Comment travaillez-vous le dessin en général pour vos albums BD et plus particulièrement pour Héritage pervers  ?

Tout le travail se fait manuellement. Crayons sur papier, puis transfert du dessin sur le papier final sur une table lumineuse, encrage et mise en couleur avec des aquarelles et une touche de gouache ou d'encres de couleur. Occasionnellement, j'ai réalisé des vignettes à l'huile ou des illustrations avec du graphite ou des crayons de graphite opaques. Mais je n'utilise pas le numérique, ou seulement pour les retouches et certains effets finaux. Je l'explique plus en détail dans mon livre d'art, mais disons que j'appartiens au groupe de plus en plus réduit des « artistes analogiques ». Bien sûr, je fais la mise en page et le lettrage à l'ordinateur.

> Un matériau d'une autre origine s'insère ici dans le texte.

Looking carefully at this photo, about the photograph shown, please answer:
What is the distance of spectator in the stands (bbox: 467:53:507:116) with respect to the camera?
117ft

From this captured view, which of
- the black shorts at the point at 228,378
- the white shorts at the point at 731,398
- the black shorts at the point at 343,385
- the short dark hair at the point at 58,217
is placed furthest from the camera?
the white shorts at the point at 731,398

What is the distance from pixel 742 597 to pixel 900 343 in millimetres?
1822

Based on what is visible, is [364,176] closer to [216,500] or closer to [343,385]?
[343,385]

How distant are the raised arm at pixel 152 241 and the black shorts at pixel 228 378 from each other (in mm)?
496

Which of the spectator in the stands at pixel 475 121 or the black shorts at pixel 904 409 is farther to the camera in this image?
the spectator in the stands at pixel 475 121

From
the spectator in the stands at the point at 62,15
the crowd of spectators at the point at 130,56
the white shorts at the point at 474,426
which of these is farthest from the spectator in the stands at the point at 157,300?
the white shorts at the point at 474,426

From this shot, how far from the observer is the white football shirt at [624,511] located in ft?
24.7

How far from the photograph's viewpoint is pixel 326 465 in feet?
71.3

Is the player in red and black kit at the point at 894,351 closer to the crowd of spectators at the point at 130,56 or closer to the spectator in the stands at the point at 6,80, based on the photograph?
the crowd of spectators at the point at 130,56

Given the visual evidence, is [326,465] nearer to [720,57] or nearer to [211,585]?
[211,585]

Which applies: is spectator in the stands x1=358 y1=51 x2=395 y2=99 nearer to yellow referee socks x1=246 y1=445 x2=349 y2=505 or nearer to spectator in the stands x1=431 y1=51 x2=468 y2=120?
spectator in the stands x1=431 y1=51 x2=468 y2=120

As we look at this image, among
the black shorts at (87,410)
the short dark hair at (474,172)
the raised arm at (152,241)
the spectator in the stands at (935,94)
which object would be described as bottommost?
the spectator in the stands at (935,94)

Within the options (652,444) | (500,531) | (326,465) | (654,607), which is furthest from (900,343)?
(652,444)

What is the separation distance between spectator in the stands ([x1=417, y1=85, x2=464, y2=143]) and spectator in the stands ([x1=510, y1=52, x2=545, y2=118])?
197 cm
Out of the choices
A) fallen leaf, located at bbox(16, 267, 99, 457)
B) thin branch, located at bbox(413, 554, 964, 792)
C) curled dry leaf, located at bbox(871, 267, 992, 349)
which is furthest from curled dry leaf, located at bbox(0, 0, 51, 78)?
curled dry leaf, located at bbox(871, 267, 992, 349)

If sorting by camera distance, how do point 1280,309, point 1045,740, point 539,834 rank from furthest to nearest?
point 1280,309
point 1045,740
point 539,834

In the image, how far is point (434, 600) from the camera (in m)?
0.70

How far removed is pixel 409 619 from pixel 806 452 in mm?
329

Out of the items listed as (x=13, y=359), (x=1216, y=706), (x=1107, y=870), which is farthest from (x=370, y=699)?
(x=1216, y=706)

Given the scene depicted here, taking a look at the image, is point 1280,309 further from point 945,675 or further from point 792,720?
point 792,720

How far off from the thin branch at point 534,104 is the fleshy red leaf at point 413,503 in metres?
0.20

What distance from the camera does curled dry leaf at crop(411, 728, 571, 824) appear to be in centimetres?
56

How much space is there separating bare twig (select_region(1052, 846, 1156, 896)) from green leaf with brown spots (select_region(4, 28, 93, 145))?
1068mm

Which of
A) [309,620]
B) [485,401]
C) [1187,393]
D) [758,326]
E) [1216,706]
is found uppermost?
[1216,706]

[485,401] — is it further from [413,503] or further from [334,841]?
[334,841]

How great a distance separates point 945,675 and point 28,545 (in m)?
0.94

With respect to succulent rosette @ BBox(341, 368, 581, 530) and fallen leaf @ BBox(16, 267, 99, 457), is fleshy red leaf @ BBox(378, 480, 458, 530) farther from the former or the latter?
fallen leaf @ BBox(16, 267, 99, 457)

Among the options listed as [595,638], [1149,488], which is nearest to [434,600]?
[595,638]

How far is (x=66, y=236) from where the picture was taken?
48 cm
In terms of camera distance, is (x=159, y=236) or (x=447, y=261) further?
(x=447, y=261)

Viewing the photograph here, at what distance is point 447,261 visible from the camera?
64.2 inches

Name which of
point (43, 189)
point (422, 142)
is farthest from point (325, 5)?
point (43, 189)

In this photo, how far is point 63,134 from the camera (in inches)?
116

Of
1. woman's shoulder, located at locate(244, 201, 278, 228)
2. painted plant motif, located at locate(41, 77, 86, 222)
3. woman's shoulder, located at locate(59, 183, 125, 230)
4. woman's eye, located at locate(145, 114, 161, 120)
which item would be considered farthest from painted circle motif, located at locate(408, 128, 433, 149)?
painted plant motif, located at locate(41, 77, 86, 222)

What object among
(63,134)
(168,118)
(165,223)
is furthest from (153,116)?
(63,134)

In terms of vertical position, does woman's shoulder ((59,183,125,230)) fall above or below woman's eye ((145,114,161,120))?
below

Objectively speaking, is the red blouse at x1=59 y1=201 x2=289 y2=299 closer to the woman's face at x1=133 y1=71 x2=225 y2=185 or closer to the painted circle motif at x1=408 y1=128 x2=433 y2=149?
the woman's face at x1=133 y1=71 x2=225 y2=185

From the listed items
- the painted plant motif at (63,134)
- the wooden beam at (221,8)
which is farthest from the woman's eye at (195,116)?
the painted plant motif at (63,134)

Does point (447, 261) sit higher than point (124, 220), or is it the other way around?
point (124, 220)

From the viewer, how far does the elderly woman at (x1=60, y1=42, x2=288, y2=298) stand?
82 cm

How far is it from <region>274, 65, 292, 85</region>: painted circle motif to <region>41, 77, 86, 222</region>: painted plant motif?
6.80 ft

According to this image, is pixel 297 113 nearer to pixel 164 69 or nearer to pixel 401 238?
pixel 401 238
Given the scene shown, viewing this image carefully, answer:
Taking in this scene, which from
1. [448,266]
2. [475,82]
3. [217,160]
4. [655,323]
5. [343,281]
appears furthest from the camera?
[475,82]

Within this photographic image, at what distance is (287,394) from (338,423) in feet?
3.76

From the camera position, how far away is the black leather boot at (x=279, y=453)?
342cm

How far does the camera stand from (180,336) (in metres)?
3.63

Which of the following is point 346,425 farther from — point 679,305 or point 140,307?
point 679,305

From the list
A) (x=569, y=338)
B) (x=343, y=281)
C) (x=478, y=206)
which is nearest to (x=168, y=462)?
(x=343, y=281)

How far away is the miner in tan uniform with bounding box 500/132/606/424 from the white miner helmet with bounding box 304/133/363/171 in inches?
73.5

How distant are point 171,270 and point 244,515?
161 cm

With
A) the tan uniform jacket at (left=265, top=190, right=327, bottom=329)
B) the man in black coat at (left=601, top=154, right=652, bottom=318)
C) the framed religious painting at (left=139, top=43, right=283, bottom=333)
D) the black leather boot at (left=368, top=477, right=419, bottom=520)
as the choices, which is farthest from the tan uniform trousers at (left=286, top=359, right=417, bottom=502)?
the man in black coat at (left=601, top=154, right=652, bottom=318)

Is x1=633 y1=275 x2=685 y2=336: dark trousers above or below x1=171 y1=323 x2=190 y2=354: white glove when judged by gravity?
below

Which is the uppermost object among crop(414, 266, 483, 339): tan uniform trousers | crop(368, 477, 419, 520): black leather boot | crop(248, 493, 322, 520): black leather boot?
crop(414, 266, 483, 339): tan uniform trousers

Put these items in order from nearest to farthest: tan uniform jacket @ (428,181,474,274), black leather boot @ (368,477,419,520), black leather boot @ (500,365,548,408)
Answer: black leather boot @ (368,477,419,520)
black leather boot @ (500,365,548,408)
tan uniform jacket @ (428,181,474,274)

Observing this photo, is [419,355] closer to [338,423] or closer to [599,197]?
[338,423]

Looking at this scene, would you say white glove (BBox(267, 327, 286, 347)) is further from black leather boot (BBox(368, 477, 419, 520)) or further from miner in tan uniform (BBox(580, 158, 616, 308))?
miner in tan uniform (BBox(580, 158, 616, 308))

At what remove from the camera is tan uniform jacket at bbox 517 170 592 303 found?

Votre scénario montre le côté vénal des actrices, les promotions canapé et aborde aussi la notion de perversité avec l'oncle et les nièces. Y a-t-il une volonté de dénoncer dans ce scénario ? Comment, à l'heure de la génération MeToo, de tels propos sont accueillis par les femmes ?

Une dénonciation aurait nécessité plus d'espace et un discours plus élaboré. J'ironise sur le sujet, bien sûr. Dans le monde des affaires (et le show-business est un business), il y a peu de place pour les principes. L'affaire qui a déclenché MeToo a entraîné le sacrifice de plusieurs boucs émissaires (dont certains de poids, comme Weinstein) et a mis à la une ce qui était déjà connu ou pressenti, mais la racine du problème n'a pas été correctement attaquée et on en est resté à un nettoyage en demi-teinte. L'opacité des structures hiérarchiques des grandes entreprises a été maintenue, et l'exploitation de leurs employés est même exacerbée par la massification et la concentration du capital et du pouvoir croissant dans une poignée d'entreprises massives. Et voilà le « suicide » opportun d'Epstein sur une affaire encore plus grave qui a permis à certains acteurs du mouvement de ne pas être mis en cause. L'impression finale que j'ai eue est celle d'un règlement de comptes entre gangs, où certains coupables en ont dénoncé d'autres et les ont mis à l'écart pour prendre la place qu'ils occupaient. Et en ce sens, certains dialogues du producteur avec le protagoniste ne me semblent pas exagérés. Je ne peux pas juger les gens qui vendent pour un plat de lentilles1, nous devons tous manger ; mais les gens qui vendent pour une piscine ou un manoir avec vue, c'est une autre affaire. Quant aux femmes de la génération MeToo, je ne pense pas qu'il y ait une réaction homogène à ce discours, et beaucoup ne lisent pas ce genre d'histoires ; dans mon pays, en Espagne, leurs principaux problèmes sont les bas salaires, l'insécurité de l'emploi et les prix du logement, même si le gouvernement tente de détourner l'attention avec une cause aussi légitime que manipulée.

Combien de temps vous a demandé, au total, l'album ?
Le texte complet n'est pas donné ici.